Не обидеть бы. Не напугать.
Серый вышел из комнаты и лишь отойдя медленным текучим шагом до самых ворот позволил себе выпустить на волю слезу.
Утром приехали купцы. Данко выхаживал гоголем и всё злился, что молодки с девками льнут к ним. А тут, как назло, старый волк Пересвет отловил бездельника и велел таскать столы из дома во двор, чтобы задать пир, как полагается, и порадовать праздником заскучавшую молодёжь. Пришлось помогать.
Тучи, поначалу редкие и хлипкие, как утренний туман, всё сгущались, предрекая непогоду. Первый морозец щипал нос и никак не мог решить, пролиться ли дождём или осыпаться снегом. Весёлый говорок купцов, озабоченные подсчёты оборотней (не разорят ли их жёны в этом году?), гомон женщин звенели в ушах. Серый всё пытался ненароком пересечься взорами с Агнией, но волчица словно нарочно отводила глаза или отвлекалась на разговор с верным Пересветом. Хотя не пряталась, стояла вместе со всеми: руку протяни — ухватишь за локоть.
И словно яркое солнце прорезало хмурый день, мазнуло редким теплом: Фроська весело смеялась рядом с рыжим торговцем, играючи тыкала его кулаком в плечо, улыбалась. Радостная, светящаяся счастьем, она будто забыла обо всех невзгодах и снова стала девчонкой, застрявшей на яблоне тётки Глаши.

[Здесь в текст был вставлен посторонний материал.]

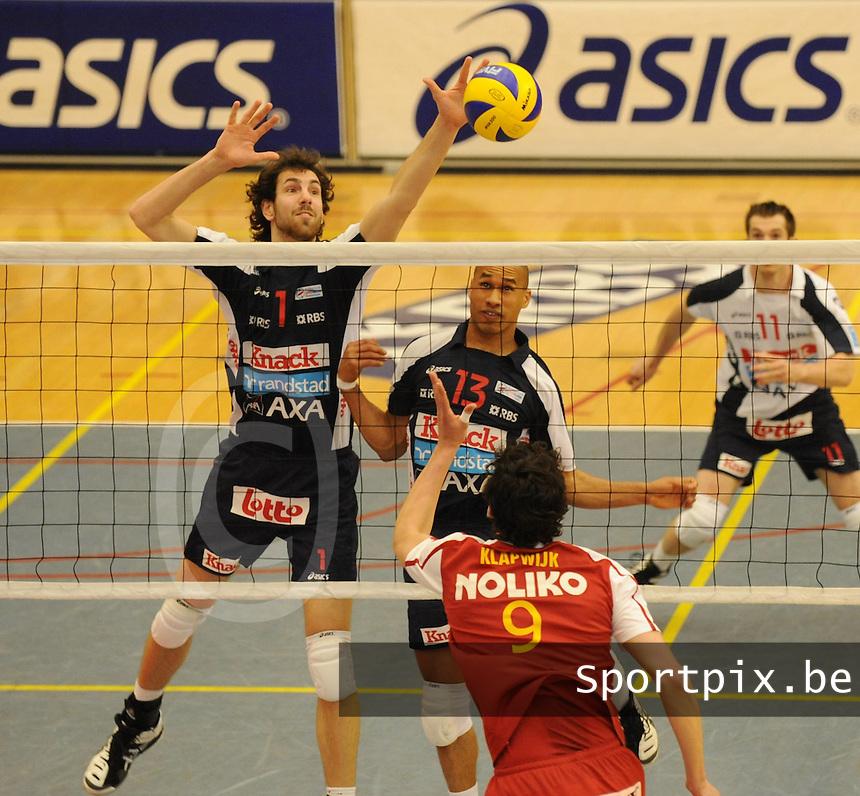 Knack Randstad Roeselare - Noliko Maaseik..Tije Vlam (links) plaatst de bal voorbij Niels Klapwijk . Danilo Alves (midden) kijkt toe..foto VDB / BART VANDENBROUCKE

Волк долго любовался на жену, отмахиваясь от назойливых советов Данко. Всё казалось: подойдёт
— и исчезнет, растворится видение, пропадёт светлая улыбка и снова сменится волчьим оскалом.

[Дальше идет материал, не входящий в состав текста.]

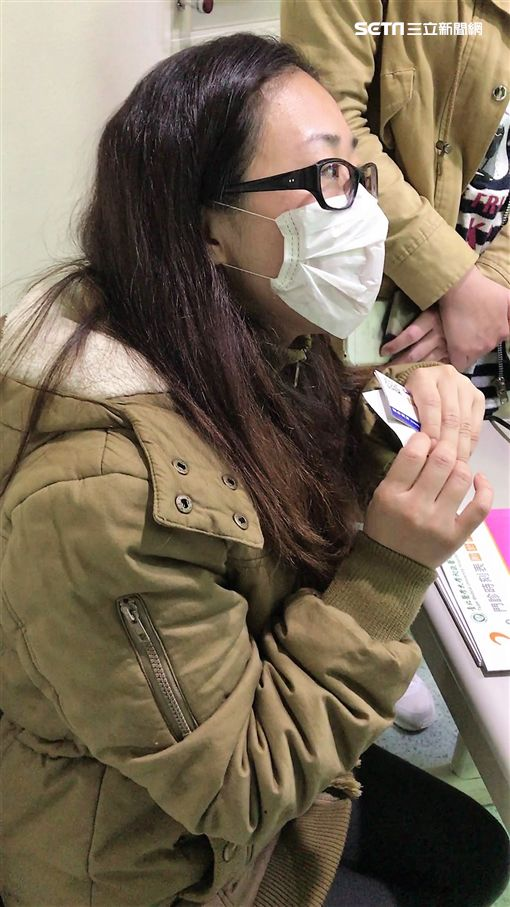 北醫收治的62歲傷者黃魏月秀,因右肩及左手腕骨折,仍在加護病房治療,她女兒表示母親很幸運逃過一劫(楊忠翰攝)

Оборотень едва узнал в торговце паренька, которому много лет назад в Марину ночь по глупой ревности расквасил нос. А вот Радомир его припомнл сразу. Зла, оказалось, не держал.

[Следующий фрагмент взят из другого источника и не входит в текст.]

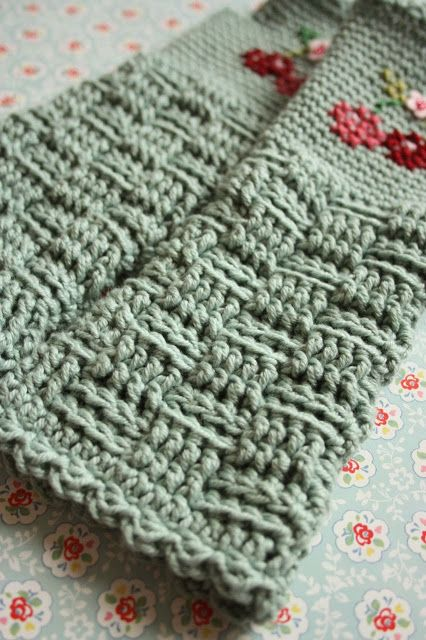 Knitting Stitch Looks Like Weaving : Cherry Heart: lovely idea with the basket weave stitch Crochet Now Pinter...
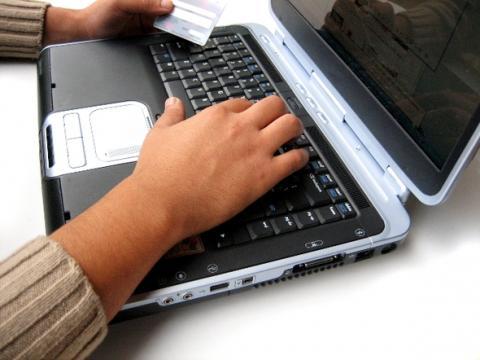 Co to jest podpis elektroniczny, jak z niego korzystać i do czego służy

Однако сам полез нарываться:
— А что это мы обленились вконец? Неужто нету больше молодца, что бросит мне вызов?
И пусть бы бахвалился, не жалко. Всё одно оборотням строго-настрого запрещено обращаться во время рукопашной, да почуял Серый взгляд, на который нельзя не обернуться.
Агния улыбалась. Для него. А стоило сыну податься к матери, загореться надеждой, отвернулась к Радомиру, всё так же весело зазывающему смельчаков померяться силой.
Ему придётся победить. Серый вошёл в круг, оставив сомнения за чертой.
— Разошлись! — Пересвет точно из тёмного колодца вырвал.
Сероволосый мужчина долго смотрел на свои руки, пытаясь понять, не проступили ли когти.
— Ратувог сегодня победил, — проговорила Агния, — идём, сынок, ты заслужил свою награду.
Напуганный собственной злобой, не решающийся обернуться на поверженного противника или поднять виноватый взгляд на жену, он поспешил спрятаться от зрителей в доме.
—
—
—
—
Мама пахла… молоком. Агния не останавливалась, не оглядывалась. Шла вперёд, отмеряя стуком каблуков мгновения, с прямой спиной, ровным дыханием. Только сердце пропустило удар. Лишь один, и снова забилось спокойно.
Броситься на пол, обнять тёплые колени…
Тук-тук-тук.
Зарыдать, пряча лицо в складках материной понёвы…
Тук-тук-тук.
Завыть от боли и обиды.
Тук-тук-тук.
— Мама?
Агния медленно, намного медленнее, чем могла, притворила дверь и прошептала одними губами:
— Сынок…
Её руки были гладкими. Такими, словно не ей довелось убивать и умирать вместе с любимыми, прорываться через леса и болота, бежать от гончих и выживать там и так, как не должна женщина.
Тонкие пальцы путались в серых неровных прядях, а мужчина плакал, как ребёнок. Столько вопросов… Но имеет ли теперь значение хоть один из них? Важным остался единственный:
— Ты больше меня не оставишь?
— Никогда, Ратувог. Больше — никогда.